Using a fine-tuned stable diffusion model (von Platen et al., 2022), we set up a text-to-image framework to generate X-ray scattering images from text prompts (Zhao et al., 2024
). However, due to the model's generative nature, a portion of the generated images are not realistic. This is commonly known as `hallucinations' in generative models (Aithal et al., 2024
). To address this issue, we used human-labeled images to train deep neural networks to identify highly realistic generated images automatically. This process needs a huge amount of labeled data. With the help of Label Maker, we were able to label accurately approximately 2700 (out of 20000) generated images and use these annotations to train a variety of classifiers [e.g. ResNet (He et al., 2016
)] in MLCoach to make the generative pipeline more robust against the identification of non-realistic data sets, which were validated by domain experts. Ultimately, this process brings human feedback into training of the classifier and it can be done in an iterative fashion until the classification performance reaches the desired accuracy.
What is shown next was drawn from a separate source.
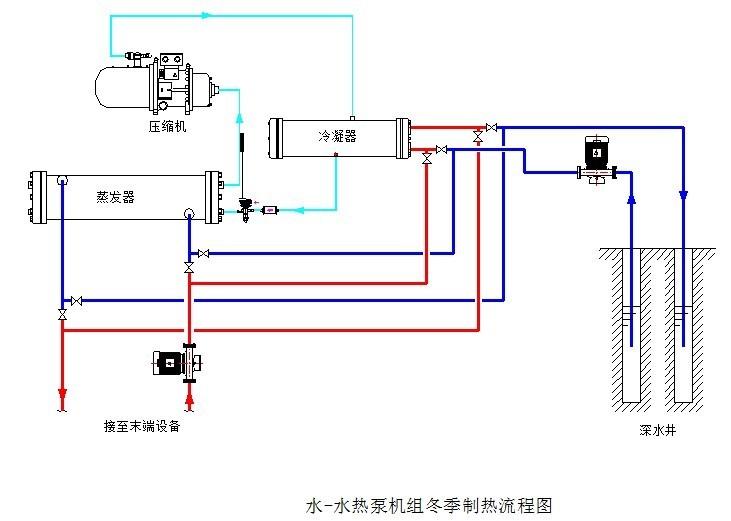 用图解说明中央空调机组制热原理: 水系统工作原理   水冷中央空调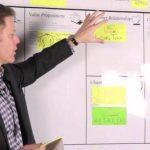 Come creare un modello di business vincente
Further implementation details and results of this study have been presented by Zhao et al. (2024), demonstrating that the labeling pipeline is instrumental in the generation of labels to train a set of classifiers iteratively to detect realistic versus non-realistic data points. As reported in this study, the model presented high-quality generated images as proven by their Fréchet inception distances (Heusel et al., 2018
) of 0.96, 0.62 and −8 × 10−8 for peaks, rings and background, respectively (Zhao et al., 2024
).
5. Discussion
The Label Maker pipeline provides an intuitive web-based tool to accelerate the labeling process of large complex scientific data sets using AI-guided labeling techniques. With the integration of Data Clinic and MLCoach, Label Maker makes use of both supervised and self-supervised learning techniques to power probability-based label assignment and similarity-based queries, respectively. As shown in Section 4, Label Maker has obtained promising results for three different use cases.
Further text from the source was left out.